Mary’s Song | Sojourners

Mary’s Song

Mary and Jesus. Image courtesy Milena Moiola/shutterstock.com
Mary and Jesus. Image courtesy Milena Moiola/shutterstock.com

Mary, the mother of Jesus, sings at Christmas. It's not your typical carol. Hers is a song of thanks and praise, but Mary's sweet soprano voice is deceiving. 

Her canticle, The Magnficat, is recorded in the Gospel According to Luke. The text is assigned to be read in the churches Sunday.

Mary sings about politics and economics, the dangers of unchecked power and the foolishness of false pride, and what it means for persons and nations to eschew the common good. 

Mary sings of the outstretched arm of a Holy God who is effecting a great reversal in the world: the proud are scattered, the mighty brought low, the lowly raised up, the rich sent away empty and the hungry filled. 

Mary sings the world forward, toward a global community of justice and compassion. 

A first thought? How uncharacteristic of an expectant mother, this song! A second thought? Perhaps not so unusual. 

Is there a mother among us who in the quiet moments of her pregnancy hasn't pondered the dark realities of the world into which she will birth her child; who hasn't put her hope, like Mary, in the God who from one generation to another shows mercy? 

Mary's not preaching. She's not running for office. She has no social agenda to push. She's a young teen, pregnant and praising God. 

There is no threat here, no self-righteousness, no gloating in her song. There is merely statement. 

It's the way life has been created to work: with justice, in humility, looking to the needs of others. In our arrogance and love of power and things, we can try to work it another way, and it may work for a time. 

But one day, God stretches out God’s mighty arm and it all comes crashing down. 

Even those among us who don’t have room for God or God’s intervention can see the pattern repeated in the history of nations and the lives of others.
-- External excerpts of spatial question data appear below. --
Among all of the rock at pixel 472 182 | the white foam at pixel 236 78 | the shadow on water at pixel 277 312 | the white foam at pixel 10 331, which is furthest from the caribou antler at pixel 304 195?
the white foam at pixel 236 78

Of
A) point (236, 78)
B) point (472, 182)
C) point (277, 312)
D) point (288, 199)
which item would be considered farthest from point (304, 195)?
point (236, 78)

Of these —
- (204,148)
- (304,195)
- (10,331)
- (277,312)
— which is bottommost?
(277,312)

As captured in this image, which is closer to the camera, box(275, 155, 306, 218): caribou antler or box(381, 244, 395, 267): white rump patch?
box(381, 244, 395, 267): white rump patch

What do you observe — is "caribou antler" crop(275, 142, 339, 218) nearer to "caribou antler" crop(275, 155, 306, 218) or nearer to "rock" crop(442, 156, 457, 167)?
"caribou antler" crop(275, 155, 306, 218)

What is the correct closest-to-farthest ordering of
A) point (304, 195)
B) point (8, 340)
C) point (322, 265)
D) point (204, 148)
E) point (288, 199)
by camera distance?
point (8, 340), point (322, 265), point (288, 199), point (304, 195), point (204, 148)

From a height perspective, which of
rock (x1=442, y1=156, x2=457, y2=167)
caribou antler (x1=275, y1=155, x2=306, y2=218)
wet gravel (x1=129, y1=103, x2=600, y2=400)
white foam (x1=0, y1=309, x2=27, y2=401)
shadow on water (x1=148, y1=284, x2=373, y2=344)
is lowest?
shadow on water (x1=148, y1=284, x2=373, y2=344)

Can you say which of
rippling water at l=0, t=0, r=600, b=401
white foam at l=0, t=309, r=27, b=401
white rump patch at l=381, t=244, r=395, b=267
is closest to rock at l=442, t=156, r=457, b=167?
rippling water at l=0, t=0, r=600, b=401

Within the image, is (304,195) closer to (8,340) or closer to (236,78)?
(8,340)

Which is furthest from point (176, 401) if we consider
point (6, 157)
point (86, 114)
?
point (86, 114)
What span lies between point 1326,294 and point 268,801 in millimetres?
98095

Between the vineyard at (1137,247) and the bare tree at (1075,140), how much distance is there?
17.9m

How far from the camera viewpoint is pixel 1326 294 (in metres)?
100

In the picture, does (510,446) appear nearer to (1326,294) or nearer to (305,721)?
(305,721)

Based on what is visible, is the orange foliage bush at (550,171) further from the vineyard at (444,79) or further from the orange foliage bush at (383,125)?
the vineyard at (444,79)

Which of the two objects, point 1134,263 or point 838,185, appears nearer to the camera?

Hate kills life. Love stirs life. Holding grudges imprisons life. Forgiveness releases it. Criticism cripples life. Encouragement nurtures it. False pride cheapens life. Humility deepens it.  Hoarding divides life. Sharing multiplies life. 

We are given the awful freedom to go with the grain of the universe or to drag our lives across the grain. 

But when all is said and done, this is the way that will prevail — the way of love, forgiveness, encouragement, humility and sharing.

After Jesus is born, Mary will nurse and nurture her little boy. And when the moments are right, this is the song she will teach her son, the song she sang to him while he was yet in her womb, the promise of which, through his life and ministry, Jesus is bringing to fulfillment:

"My soul magnifies the Lord ... for the Mighty One has done great things for me, and holy is his name ... God has stretched out his mighty arm and scattered the proud in all their plans, brought down the mighty from their thrones, and lifted up the lowly. God has filled the hungry with good things, and sent the rich away with empty hands. The Lord has kept the promise he made to our ancestors, and come to the help of his people." 

Jeff Wright is a pastor at Heart of the Rockies Christian Church (Disciples of Christ) in Fort Collins, Colorado.